### Passage for review ###
On the night of his enlightenment he looked deeply into his
dissatisfaction and realized there was another way, a way of being
which led to a deep and abiding joy. As he explained soon after to the
ascetics he had traveled with,
... please listen, my friends. I have found the Great Way, and I will
show it to you. You will be the first to hear my Teaching. This Dharma
is not the result of thinking. It is the fruit of direct
experience. . . .
My brothers, there are two extremes that a person on the path should
avoid. One is to plunge oneself into sensual pleasures, and the other
is to practice austerities which deprive the body of its needs. Both of
these extremes lead to failure. The path I have discovered is the
Middle Way, which avoids both extremes and has the capacity to lead one
to understanding, liberation, and peace. It is the Noble Eightfold Path
of right understanding, right thought, right speech, right action,
right livelihood, right effort, right mindfulness, and right
concentration. I have followed this Noble Eightfold Path and have
realized understanding, liberation, and peace.
Brothers, why do I call this path the Right Path? I call it the Right
Path because it does not avoid or deny suffering, but allows for a
direct confrontation with suffering as the means to overcome it. The
Noble Eightfold Path is the path of living in awareness. Mindfulness is
the foundation. By practicing mindfulness, you can develop
concentration which enables you to attain Understanding. Thanks to
right concentration, you realize right awareness, thoughts, speech,
action, livelihood, and effort. The Understanding which develops can
liberate you from every shackle of suffering and give birth to true
peace and joy. [From Old Path, White Cloud, by Thich Nhat Hanh]
This week, as my wife Ann-Mari and I talked about how to respond to
someone close to us suffering from an addiction, I thought about the
importance of the Buddha's teaching on the Middle Way. The addicted
person is usually entirely focused on a short term desire for pleasure
(or a short term desire to avoid pain). There is little room for a
larger understanding of what will bring a deeper satisfaction to
ourselves and others.
Once I saw the "avoiding or denying" of suffering in addictions, I also
began to see it more clearly in many areas of my own life:
In each case I am trying to avoid facing the
unpleasant feelings in front of me. I am not willing or not motivated
to fully experience them. I don't yet see that whether I recognize it
or not, avoiding and denying inevitably makes it harder for myself and
others.
Our orientation to pleasure and pain is deeply rooted in our psyches,
usually well beneath our conscious awareness. This Thursday, after our
meditation period, we will explore together the lessonsabout pleasure
and pain we learned growing up, and the experiences we've gained in
finding a middle way which reduces our suffering and the suffering of
others.
### Material provided ###
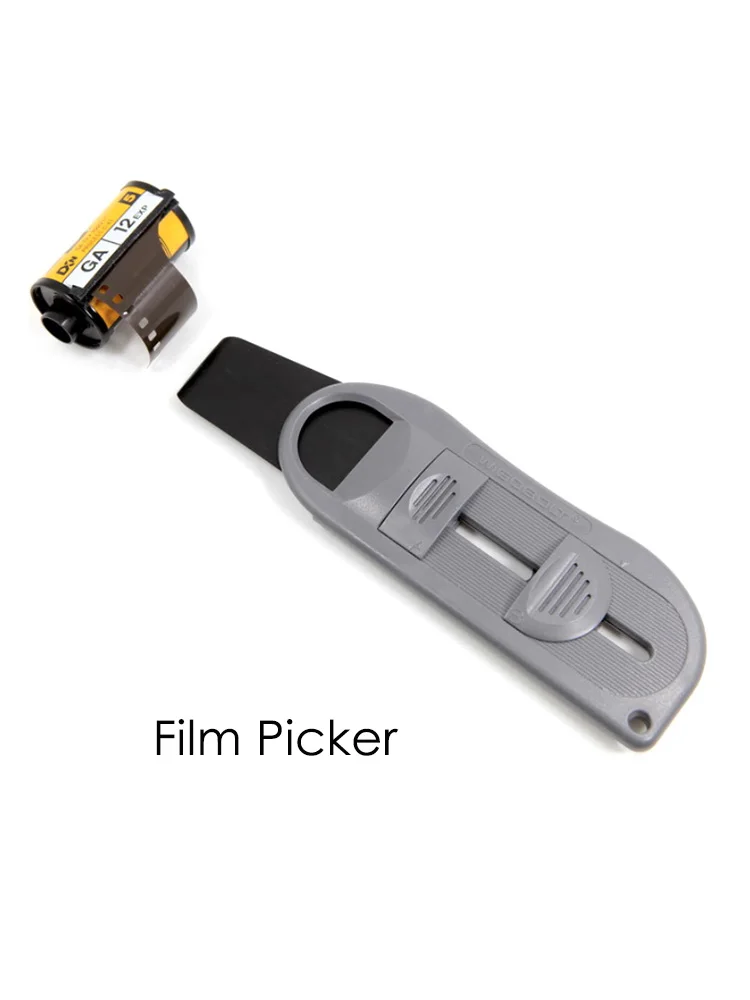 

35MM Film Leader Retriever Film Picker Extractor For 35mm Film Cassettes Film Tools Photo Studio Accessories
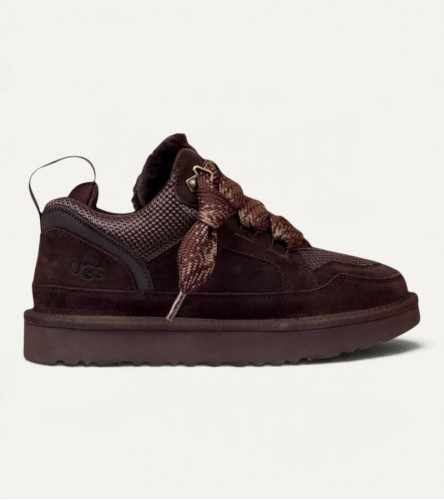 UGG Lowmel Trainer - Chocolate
###
■ Exercise ■
In the passage on the Middle Way, rewrite the paragraph beginning "My brothers, there are two extremes" as a short bulleted list that keeps its main facts. The listing has no connection to the passage on the Middle Way.

■ Solution ■
- A person on the path should avoid two extremes: plunging into sensual pleasures and practicing austerities that deprive the body of its needs.
- Both extremes lead to failure.
- The Middle Way avoids both and can lead to understanding, liberation, and peace.
- It is the Noble Eightfold Path: right understanding, thought, speech, action, livelihood, effort, mindfulness, and concentration.
- The speaker has followed this path and realized understanding, liberation, and peace.